Department of Chemistry & Chemical Biology, Harvard University, Cambridge, MA, USA.
School of Engineering & Applied Sciences, Harvard University, Cambridge, MA, USA.
Bioinformatics. 2018 Oct 15;34(20):3557-3565. doi: 10.1093/bioinformatics/bty370.
Protein evolution spans time scales and its effects span the length of an organism. A web app named ProteomeVis is developed to provide a comprehensive view of protein evolution in the Saccharomyces cerevisiae and Escherichia coli proteomes. ProteomeVis interactively creates protein chain graphs, where edges between nodes represent structure and sequence similarities within user-defined ranges, to study the long time scale effects of protein structure evolution. The short time scale effects of protein sequence evolution are studied by sequence evolutionary rate (ER) correlation analyses with protein properties that span from the molecular to the organismal level.
We demonstrate the utility and versatility of ProteomeVis by investigating the distribution of edges per node in organismal protein chain universe graphs (oPCUGs) and putative ER determinants. S.cerevisiae and E.coli oPCUGs are scale-free with scaling constants of 1.79 and 1.56, respectively. Both scaling constants can be explained by a previously reported theoretical model describing protein structure evolution. Protein abundance most strongly correlates with ER among properties in ProteomeVis, with Spearman correlations of -0.49 (P-value < 10-10) and -0.46 (P-value < 10-10) for S.cerevisiae and E.coli, respectively. This result is consistent with previous reports that found protein expression to be the most important ER determinant.
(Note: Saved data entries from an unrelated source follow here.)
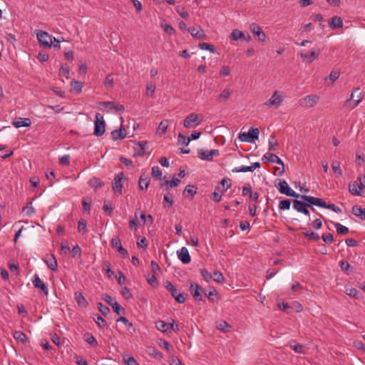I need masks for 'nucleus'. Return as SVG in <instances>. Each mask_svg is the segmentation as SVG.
Returning <instances> with one entry per match:
<instances>
[{
    "mask_svg": "<svg viewBox=\"0 0 365 365\" xmlns=\"http://www.w3.org/2000/svg\"><path fill=\"white\" fill-rule=\"evenodd\" d=\"M36 37L38 43L43 47L51 48L53 44L54 37L43 31H36Z\"/></svg>",
    "mask_w": 365,
    "mask_h": 365,
    "instance_id": "6e6552de",
    "label": "nucleus"
},
{
    "mask_svg": "<svg viewBox=\"0 0 365 365\" xmlns=\"http://www.w3.org/2000/svg\"><path fill=\"white\" fill-rule=\"evenodd\" d=\"M220 186L221 187L222 192H226L231 187V182L230 179L223 178L220 182Z\"/></svg>",
    "mask_w": 365,
    "mask_h": 365,
    "instance_id": "a18cd8bd",
    "label": "nucleus"
},
{
    "mask_svg": "<svg viewBox=\"0 0 365 365\" xmlns=\"http://www.w3.org/2000/svg\"><path fill=\"white\" fill-rule=\"evenodd\" d=\"M232 93V90L229 88H225L222 91V92L219 94L217 97V101L219 102H224L228 100Z\"/></svg>",
    "mask_w": 365,
    "mask_h": 365,
    "instance_id": "bb28decb",
    "label": "nucleus"
},
{
    "mask_svg": "<svg viewBox=\"0 0 365 365\" xmlns=\"http://www.w3.org/2000/svg\"><path fill=\"white\" fill-rule=\"evenodd\" d=\"M188 32L196 39H204L206 37V34L200 27L196 28L193 26L189 28Z\"/></svg>",
    "mask_w": 365,
    "mask_h": 365,
    "instance_id": "412c9836",
    "label": "nucleus"
},
{
    "mask_svg": "<svg viewBox=\"0 0 365 365\" xmlns=\"http://www.w3.org/2000/svg\"><path fill=\"white\" fill-rule=\"evenodd\" d=\"M217 328L220 330L227 332L231 328L230 325L224 320H220L217 322Z\"/></svg>",
    "mask_w": 365,
    "mask_h": 365,
    "instance_id": "a19ab883",
    "label": "nucleus"
},
{
    "mask_svg": "<svg viewBox=\"0 0 365 365\" xmlns=\"http://www.w3.org/2000/svg\"><path fill=\"white\" fill-rule=\"evenodd\" d=\"M199 47L202 50H207L212 53H215V47L211 44H208L207 43H202L199 44Z\"/></svg>",
    "mask_w": 365,
    "mask_h": 365,
    "instance_id": "bf43d9fd",
    "label": "nucleus"
},
{
    "mask_svg": "<svg viewBox=\"0 0 365 365\" xmlns=\"http://www.w3.org/2000/svg\"><path fill=\"white\" fill-rule=\"evenodd\" d=\"M150 184L149 178L147 175H140L138 181V186L142 190H147Z\"/></svg>",
    "mask_w": 365,
    "mask_h": 365,
    "instance_id": "7c9ffc66",
    "label": "nucleus"
},
{
    "mask_svg": "<svg viewBox=\"0 0 365 365\" xmlns=\"http://www.w3.org/2000/svg\"><path fill=\"white\" fill-rule=\"evenodd\" d=\"M175 10L177 13L184 19L187 20L189 19L190 16L188 12L185 10V9L183 6H177L175 7Z\"/></svg>",
    "mask_w": 365,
ProteomeVis is freely accessible at http://proteomevis.chem.harvard.edu.
Supplementary data are available at Bioinformatics online.
蛋白质进化跨越时间尺度,其影响跨越生物体的长度。开发了一个名为 ProteomeVis 的网络应用程序,以提供酿酒酵母和大肠杆菌蛋白质组中蛋白质进化的综合视图。ProteomeVis 交互式创建蛋白质链图,节点之间的边缘表示用户定义范围内的结构和序列相似性,以研究蛋白质结构进化的长时间尺度效应。通过与从分子到生物体水平的蛋白质特性的序列进化率 (ER) 相关分析来研究蛋白质序列进化的短时间尺度效应。
我们通过研究生物体蛋白质链宇宙图 (oPCUG) 和假定 ER 决定因素中的每个节点的边缘分布,展示了 ProteomeVis 的实用性和多功能性。酿酒酵母和大肠杆菌 oPCUG 分别具有 1.79 和 1.56 的无标度常数,呈无标度分布。这两个标度常数都可以用以前报道的描述蛋白质结构进化的理论模型来解释。在 ProteomeVis 中,蛋白质丰度与特性中的 ER 相关性最强,酿酒酵母和大肠杆菌的 Spearman 相关系数分别为-0.49(P 值 < 10-10)和-0.46(P 值 < 10-10)。这一结果与先前的报道一致,即发现蛋白质表达是最重要的 ER 决定因素。
ProteomeVis 可在 http://proteomevis.chem.harvard.edu 上免费访问。
补充数据可在 Bioinformatics 在线获得。